Chegar à Lima era sua meta. Lá estaria Zoe esperando no terminal. Havia aguardado tanto por esse momento. Ela e Zoe tinham feito muitos planos. Zoe era muito esperta e lhe havia oferecido uma viagem inesquecível.

Apressada, desceu do ônibus. Lá estava Zoe esperando-a - Oi, Ema! Bem-vinda a Lima! - Se abraçaram e como sempre, começaram a rir, do que estavam rindo? Esse era um grande mistério, porque bastava um olhar, ainda que fosse só pelo canto do olho, e já começavam a rir com essa risada que é mistura de travessura e companheirismo. A risada era um código, uma forma de comunicação que ia além de qualquer palavra. A risada era a forma com que elas se diziam mutuamente: Estou feliz de estar com você.
- Me conta sobre a viagem!
Então as palavras começaram a fluir sem descanso, entre risadas e abraços. Ema falou de como tinha achado a paisagem estranha, mas também sobre os carroceiros, da dança dos piqueros, os mui-muis, e tudo o que, na sua imaginação, as velhas comadres tinham conversado.
- Hoje você descansa. Foi uma viagem longa. Amanhã sairemos. Tenho um plano muito especial para te apresentar minha cidade, prometo que você vai ter aventuras inesquecíveis, disse Zoe e seguiram falando e rindo sem parar até que, por fim, adormeceram.
Na manhã seguinte Zoe e Ema saíram para dar um passeio pelo bairro. Ema conheceu Paco, o amigo skatista de Zoe.
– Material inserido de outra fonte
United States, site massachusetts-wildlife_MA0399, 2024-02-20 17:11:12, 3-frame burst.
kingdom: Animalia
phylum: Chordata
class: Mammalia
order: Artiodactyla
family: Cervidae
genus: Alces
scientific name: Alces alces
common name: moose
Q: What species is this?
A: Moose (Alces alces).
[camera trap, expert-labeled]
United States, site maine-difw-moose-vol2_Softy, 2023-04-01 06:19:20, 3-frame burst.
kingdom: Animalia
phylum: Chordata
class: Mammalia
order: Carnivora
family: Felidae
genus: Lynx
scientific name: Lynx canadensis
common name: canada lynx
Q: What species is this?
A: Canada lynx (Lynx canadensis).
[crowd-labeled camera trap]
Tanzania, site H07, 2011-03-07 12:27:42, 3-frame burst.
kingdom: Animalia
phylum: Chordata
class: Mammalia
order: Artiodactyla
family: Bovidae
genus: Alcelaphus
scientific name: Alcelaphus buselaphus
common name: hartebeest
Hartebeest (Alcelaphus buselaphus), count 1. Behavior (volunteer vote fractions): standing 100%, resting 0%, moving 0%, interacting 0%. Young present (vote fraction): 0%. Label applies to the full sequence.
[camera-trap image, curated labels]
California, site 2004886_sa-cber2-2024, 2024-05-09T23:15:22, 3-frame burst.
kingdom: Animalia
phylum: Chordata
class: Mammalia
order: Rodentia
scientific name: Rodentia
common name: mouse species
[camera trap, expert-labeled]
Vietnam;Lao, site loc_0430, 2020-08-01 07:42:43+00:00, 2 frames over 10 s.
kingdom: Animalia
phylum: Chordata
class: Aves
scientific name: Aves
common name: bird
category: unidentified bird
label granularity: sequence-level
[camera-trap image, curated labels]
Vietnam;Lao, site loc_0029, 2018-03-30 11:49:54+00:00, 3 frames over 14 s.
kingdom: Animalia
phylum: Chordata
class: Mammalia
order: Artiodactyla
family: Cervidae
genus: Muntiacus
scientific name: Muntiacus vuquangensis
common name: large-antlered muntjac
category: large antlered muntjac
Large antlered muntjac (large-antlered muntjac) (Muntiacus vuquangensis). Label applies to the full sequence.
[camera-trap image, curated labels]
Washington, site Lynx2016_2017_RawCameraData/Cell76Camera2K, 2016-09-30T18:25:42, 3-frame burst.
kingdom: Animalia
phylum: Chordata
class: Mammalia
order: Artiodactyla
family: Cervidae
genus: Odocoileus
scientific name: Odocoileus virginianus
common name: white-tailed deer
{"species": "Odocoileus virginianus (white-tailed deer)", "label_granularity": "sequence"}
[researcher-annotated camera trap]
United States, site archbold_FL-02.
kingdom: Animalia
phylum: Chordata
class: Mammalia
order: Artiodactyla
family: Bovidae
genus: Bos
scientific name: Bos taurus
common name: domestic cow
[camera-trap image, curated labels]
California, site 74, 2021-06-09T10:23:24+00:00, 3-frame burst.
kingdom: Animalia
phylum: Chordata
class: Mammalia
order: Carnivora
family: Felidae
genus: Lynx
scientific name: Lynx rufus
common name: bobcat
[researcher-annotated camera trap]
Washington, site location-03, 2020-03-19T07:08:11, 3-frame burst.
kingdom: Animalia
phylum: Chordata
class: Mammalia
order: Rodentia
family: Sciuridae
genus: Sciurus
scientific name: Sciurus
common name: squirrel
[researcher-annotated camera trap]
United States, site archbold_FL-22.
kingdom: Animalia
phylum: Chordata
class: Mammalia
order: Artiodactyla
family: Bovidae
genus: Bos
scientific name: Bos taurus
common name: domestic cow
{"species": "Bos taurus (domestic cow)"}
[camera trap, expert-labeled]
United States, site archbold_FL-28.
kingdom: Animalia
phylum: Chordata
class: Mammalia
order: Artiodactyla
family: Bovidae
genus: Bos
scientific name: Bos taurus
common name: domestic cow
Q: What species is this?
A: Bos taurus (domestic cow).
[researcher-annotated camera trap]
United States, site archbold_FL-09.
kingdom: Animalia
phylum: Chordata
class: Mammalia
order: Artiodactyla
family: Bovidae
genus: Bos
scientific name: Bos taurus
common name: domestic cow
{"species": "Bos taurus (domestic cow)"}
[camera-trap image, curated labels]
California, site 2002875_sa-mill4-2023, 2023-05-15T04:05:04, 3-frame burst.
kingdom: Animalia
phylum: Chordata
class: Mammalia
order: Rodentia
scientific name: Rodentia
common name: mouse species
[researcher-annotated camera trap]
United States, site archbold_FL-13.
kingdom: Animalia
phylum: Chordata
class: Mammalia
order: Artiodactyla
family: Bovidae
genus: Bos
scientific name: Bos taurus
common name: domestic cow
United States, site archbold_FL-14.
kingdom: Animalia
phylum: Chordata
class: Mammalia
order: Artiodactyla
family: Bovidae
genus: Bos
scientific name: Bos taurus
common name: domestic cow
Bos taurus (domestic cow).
Ele as levou ao parque dos skates, em frente ao calçadão, com a intenção de ensinar Ema o quão divertido era andar de skate board.
- Não te dá medo? - Perguntou Ema.
- Medo de quê? - respondeu Paco - o skate é só questão de equilíbrio, além do mais, no pior dos casos, do chão você não passa - e com um sorriso cativante lhe disse: Vamos, não seja covarde, tenta aí!

Ema não sabia se tinha mais vontade que medo, ou mais medo que vontade. Zoe a animava e Paco a olhava incentivando-a a se arriscar: - É muito simples, olha como eu faço - lhe dizia, enquanto mostrava seu domínio sobre o skate.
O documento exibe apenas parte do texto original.